▶ **Compiti**:
(a) Nel testo di riferimento, con quali forze sono arrivati a collaborare il Pyd e i suoi alleati?
(b) Traduci in inglese, per favore, questa frase del testo di riferimento: "Oggi queste differenze diventano in alcuni casi anche scontro aperto, ancora più preoccupante nel momento in cui alcuni gruppi curdi partecipano all'assedio di Aleppo".
(c) Indica se ciascuna affermazione concorda con il testo di riferimento, citando le parole decisive: (i) le forze legate al Pyd hanno provocato l'espulsione della popolazione araba in diversi villaggi siriani; (ii) le migliori forze democratiche siriane hanno sempre sostenuto l'autonomia curda in Siria; (iii) le difficoltà di rapporti tra le forze rivoluzionarie siriane esistono fin dal 2011.

Questi sospetti e contrarietà sono il risultato anche delle ambiguità e del comportamento delle forze legate al Pyd che in diversi villaggi siriani "liberati" hanno provocato deliberatamente l'espulsione della popolazione araba (oltre che la repressione di altri partiti curdi, considerati "moderati" o legati ai curdi iracheni).

Le divisioni e le differenze di prospettiva delle varie forze rivoluzionarie democratiche siriane sono la conseguenza sia dei troppi legami tra alcune di queste e le diverse potenze regionali e internazionali, sia delle ambiguità e difficoltà di rapporti al loro interno sin dal 2011: da una parte anche le migliori forze democratiche e rivoluzionarie siriane non hanno mai davvero compreso la necessità di rispettare e sostenere i diritti nazionali e l'autonomia curda in Siria; dall'altra il Pyd e i suoi alleati hanno continuamente modificato le loro alleanze (fino a collaborare persino con le forze del regime di Assad e la Russia) in maniera spregiudicata e senza alcun interesse per l'insieme della rivoluzione siriana.
Oggi queste differenze diventano in alcuni casi anche scontro aperto, ancora più preoccupante nel momento in cui alcuni gruppi curdi partecipano all'assedio di Aleppo.

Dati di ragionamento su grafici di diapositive
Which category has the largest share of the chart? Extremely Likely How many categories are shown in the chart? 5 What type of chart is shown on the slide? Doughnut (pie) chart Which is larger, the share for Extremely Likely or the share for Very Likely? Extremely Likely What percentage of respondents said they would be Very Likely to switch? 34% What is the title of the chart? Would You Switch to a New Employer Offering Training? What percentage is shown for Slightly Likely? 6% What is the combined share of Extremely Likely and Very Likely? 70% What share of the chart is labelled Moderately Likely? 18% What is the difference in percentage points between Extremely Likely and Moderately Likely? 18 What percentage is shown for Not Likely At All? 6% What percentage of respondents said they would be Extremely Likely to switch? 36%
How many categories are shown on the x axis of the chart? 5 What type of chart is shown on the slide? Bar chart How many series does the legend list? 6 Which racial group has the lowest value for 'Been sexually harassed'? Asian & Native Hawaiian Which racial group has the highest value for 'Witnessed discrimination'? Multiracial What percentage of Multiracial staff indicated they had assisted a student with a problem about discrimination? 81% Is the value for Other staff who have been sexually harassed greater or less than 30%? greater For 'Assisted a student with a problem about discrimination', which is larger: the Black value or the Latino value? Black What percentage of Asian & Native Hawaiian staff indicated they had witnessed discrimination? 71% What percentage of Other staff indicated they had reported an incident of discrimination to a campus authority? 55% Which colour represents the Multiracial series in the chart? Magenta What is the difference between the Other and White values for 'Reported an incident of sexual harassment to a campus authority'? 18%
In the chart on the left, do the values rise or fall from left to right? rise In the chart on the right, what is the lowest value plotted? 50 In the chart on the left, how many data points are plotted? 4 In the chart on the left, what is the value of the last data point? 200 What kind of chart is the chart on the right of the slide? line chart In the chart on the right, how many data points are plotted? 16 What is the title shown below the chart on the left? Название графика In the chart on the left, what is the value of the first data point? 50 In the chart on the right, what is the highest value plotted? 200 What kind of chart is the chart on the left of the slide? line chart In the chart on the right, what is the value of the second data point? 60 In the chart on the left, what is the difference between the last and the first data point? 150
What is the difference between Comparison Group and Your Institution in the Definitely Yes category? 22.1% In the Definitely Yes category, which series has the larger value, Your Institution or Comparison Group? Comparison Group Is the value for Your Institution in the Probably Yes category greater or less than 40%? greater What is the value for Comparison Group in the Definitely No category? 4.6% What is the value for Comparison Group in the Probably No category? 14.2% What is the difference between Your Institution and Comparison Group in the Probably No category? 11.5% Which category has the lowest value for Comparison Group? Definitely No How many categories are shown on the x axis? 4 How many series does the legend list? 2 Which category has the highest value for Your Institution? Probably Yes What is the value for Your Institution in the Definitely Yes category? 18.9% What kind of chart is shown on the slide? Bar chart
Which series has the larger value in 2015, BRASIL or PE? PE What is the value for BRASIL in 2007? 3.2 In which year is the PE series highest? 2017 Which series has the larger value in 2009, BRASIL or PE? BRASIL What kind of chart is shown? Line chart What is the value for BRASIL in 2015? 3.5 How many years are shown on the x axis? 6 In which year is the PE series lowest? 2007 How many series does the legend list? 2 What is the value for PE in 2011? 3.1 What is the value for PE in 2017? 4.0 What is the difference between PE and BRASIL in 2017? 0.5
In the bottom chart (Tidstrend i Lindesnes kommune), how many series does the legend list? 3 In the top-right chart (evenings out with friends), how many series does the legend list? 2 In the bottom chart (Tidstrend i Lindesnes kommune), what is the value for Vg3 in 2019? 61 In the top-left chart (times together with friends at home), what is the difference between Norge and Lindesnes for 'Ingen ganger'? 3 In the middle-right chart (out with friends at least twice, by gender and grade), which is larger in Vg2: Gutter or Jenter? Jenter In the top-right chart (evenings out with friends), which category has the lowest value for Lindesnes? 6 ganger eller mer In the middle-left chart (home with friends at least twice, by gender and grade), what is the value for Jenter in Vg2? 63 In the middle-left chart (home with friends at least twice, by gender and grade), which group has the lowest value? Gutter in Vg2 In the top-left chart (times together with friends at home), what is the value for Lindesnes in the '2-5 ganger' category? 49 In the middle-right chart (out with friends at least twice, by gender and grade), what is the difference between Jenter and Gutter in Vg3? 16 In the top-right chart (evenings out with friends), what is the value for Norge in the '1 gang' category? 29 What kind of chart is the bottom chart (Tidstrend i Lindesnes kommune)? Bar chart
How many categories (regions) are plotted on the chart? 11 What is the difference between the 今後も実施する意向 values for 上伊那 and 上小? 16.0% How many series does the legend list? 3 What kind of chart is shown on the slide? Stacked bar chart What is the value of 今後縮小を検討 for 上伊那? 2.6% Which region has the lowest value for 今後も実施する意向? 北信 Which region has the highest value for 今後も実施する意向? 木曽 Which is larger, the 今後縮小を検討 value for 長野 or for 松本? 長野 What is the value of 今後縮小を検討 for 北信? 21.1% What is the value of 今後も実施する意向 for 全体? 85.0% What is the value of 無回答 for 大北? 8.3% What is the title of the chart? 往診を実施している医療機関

▶ **Risultati in ordine**:
(a) Con le forze del regime di Assad e con la Russia.

(b) Today these differences in some cases even turn into open conflict, all the more worrying at a time when some Kurdish groups are taking part in the siege of Aleppo.

(c)
(i) Sì: "hanno provocato deliberatamente l'espulsione della popolazione araba".
(ii) No: "non hanno mai davvero compreso la necessità di rispettare e sostenere i diritti nazionali e l'autonomia curda in Siria".
(iii) Sì: "ambiguità e difficoltà di rapporti al loro interno sin dal 2011".